Было, правда, одно исключение. Ещё при коммуняках, в студенческие времена.
Мы тогда неплохую кашу заварили. В рамках, но массово. С несанкционированными митингами, прокламациями, народными петициями и прочим. Потом "головники-заговорщики" двинулись к начальству. Для возложения петиций и "воли возмущённых масс". Когда дошли до двери, оказалось что осталось нас только двое — я и ещё одна девушка. Через год она стала моей женой.
Всяко бывало, но... никогда не жалел. Как-то она там без меня? Как-как — не родилась ещё.
* * *
Мозги сами — руки сами. Хорошо хоть, левая знает про правую. Шуйца с десницей.
Факеншит! У туземцев и анатомия другая!
Вытащил из-под Марьяшки маленький мешок, ушёл назад по гриве, долго выбирал место. Искать клады все умеют. А вот как клад спрятать? Финкой разрезал слой тонких корней под верхним уровнем почвы, вкопался ручками. Песок горстями — отнёс в болото. Потом все веточки-травиночки — назад, и — как было. В смысле: будто ничего и не было.
Потом на соседних деревьях свои инициалы изобразил, но так чтобы ни с гати, ни с гривы не видно.
Перед тем как убрать свой золотой запас — пересмотрел.
Вот лифчик мой придуманный, первый в этом мире. Весь золотишком занавешенный. Вот мои штаны полупрозрачные. Как там мужики на свадьбе на мои коленки облизывались, слюни пускали... Как-то там мой Хотеней поживает? Хозяин-полюбовник-изменщик.
Крепко, однако, Савушка в меня эту любовь вбил. Был бы Хотеней рядом, поманил бы пальцем — как миленький побежал бы. Как шёлковый. До сих пор. После всего. Наваждение какое-то.
Ладно, к делу. Юлькины снадобья оставляем, кису с серебром... на оперативные расходы. Пока перетряхивал — вывалился крестик золотой. Не перепаковывать же — в кису. А из кисы — крестик серебряный на шею.
Юлькин. Противозачаточный. Эх, Юлька... Однако нечего мне своей некрещённостью здесь вые... выстёбываться. Будь проще, Ванятка, и люди к тебе потянутся.
Вернулся, поднял Марьяшку.
То-то что только поднял — разбудить не удалось. Идёт как лунатичка — с закрытыми глазами. Ладно, пошли моя отмычка вьючная обгорелая в новое стойло. Подальше от поганых. Перебрались на новую лёжку, перетряхнул барахло, пока Марьяша снова всё под себя не подгребла.

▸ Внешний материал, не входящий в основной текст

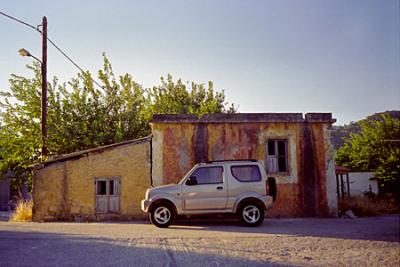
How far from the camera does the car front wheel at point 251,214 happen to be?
10.3 metres

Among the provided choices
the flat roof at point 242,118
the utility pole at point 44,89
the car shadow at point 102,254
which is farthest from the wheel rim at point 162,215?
the utility pole at point 44,89

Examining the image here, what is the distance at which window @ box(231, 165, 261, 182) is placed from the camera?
10.5 m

Хреново. Было три пары сапог. Остались одни мои. И те... ремонту не подлежат. Остальные Марьяша в болоте утопила. Куча тряпья мокрого — половина уже завонялась. Штаны кожаные половецкие... Ух и запах. Прополоскал. Сушиться повесил. Утром одену. Если под подбородком завязать — в самый раз. Еды на один укус. Ужинать будем — или где, или — не будем вообще.

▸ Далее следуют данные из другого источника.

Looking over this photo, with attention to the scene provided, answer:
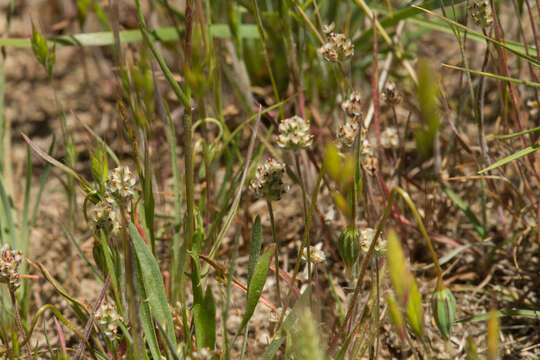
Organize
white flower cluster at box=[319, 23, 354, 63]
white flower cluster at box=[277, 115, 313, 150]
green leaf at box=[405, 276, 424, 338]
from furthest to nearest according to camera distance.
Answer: white flower cluster at box=[319, 23, 354, 63]
white flower cluster at box=[277, 115, 313, 150]
green leaf at box=[405, 276, 424, 338]

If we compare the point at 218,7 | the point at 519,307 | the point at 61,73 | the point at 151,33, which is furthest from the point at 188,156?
the point at 61,73

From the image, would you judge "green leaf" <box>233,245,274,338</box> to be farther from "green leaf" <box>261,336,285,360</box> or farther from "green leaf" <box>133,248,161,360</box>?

Солнышко взошло, Марьяша шевелится начала. Ещё одна моя беда. Глаза хоть разлепляются уже, но кожа по всей спине — ломтями. Где её поганый щупал — там желтеет. А вот где я дрючком прошёлся — синее до фиолетового.
По гати двое конных проехали. От реки. Вроде, не половцы. Марьяша углядела, чуть вслед не рванула. Хорошо хоть оглянулась на меня. Сидим. Ждём.

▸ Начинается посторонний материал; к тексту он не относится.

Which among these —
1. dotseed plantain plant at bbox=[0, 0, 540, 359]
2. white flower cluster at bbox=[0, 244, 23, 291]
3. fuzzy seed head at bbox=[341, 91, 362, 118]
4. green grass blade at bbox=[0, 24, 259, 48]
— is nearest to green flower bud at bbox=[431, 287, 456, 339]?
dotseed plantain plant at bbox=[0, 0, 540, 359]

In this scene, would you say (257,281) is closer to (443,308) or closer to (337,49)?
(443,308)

Через час отряд пошёл в том же направлении. Пяток черниговских верхами, десятка три половцев, скотинка, лошади вьючные, пешие — бабы, подростки, несколько мужиков. Полон. Всего человек двадцать. Они проехали — Марьяша снова навострилась к гати. Сиди.
Точно: ещё через полчаса ещё пяток половцев проехал. Вот теперь можно. Почему? — Элементарно, Ватсон. Тактику мотострелкового батальона не проходили? Боковые охранения на гати не выставишь, а вот передовое и тыловое — азбука-с. Пошли, вьючное моё несчастье.
До усадьбы дошли быстро. До бывшей усадьбы. Последние половцы ее зажгли. Зачем? Пользы-то от пожара никакой. Как-то это сильно по-нашему.
* * *
Почему страсть к бессмысленному разрушению называют вандализмом? Готы Алариха, первые кто Рим брал, после галлов в ну очень глубокой древности, только один храм у ворот сожгли. Монахинь римских специально на улицах отлавливали и, никогда бы не подумал так о варварах-захватчиках, с охраной отводили в безопасные монастыри. Чтобы свои же сограждане под шумок не попользовали.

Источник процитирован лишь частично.